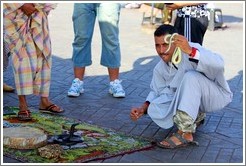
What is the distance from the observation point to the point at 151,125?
4.64 metres

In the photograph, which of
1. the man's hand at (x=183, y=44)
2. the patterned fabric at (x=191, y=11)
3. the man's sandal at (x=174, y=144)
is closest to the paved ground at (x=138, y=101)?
the man's sandal at (x=174, y=144)

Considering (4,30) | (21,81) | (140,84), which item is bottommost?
(140,84)

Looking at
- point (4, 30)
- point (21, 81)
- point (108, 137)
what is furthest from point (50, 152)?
point (4, 30)

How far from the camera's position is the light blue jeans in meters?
5.25

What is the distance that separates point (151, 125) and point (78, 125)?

§ **TASK GOAL**: Can you copy every one of the records above word for word, leaving out the pictures?

§ **FINAL RESULT**:
What is the distance from the observation point to the point at 151,125?
4.64 metres

In the photograph, which of
1. the man's hand at (x=183, y=44)
2. the patterned fabric at (x=191, y=11)
3. the man's sandal at (x=174, y=144)
is closest to the paved ground at (x=138, y=101)?
the man's sandal at (x=174, y=144)

Considering (4,30) | (21,81) | (140,84), which item is bottommost?
(140,84)

Looking at
- point (4, 30)
- point (21, 81)
- point (108, 137)
what is furthest from point (50, 152)?
point (4, 30)

How far from the camera's position is the light blue jeans in meters?
5.25

What is the distance that separates point (151, 125) and point (78, 125)?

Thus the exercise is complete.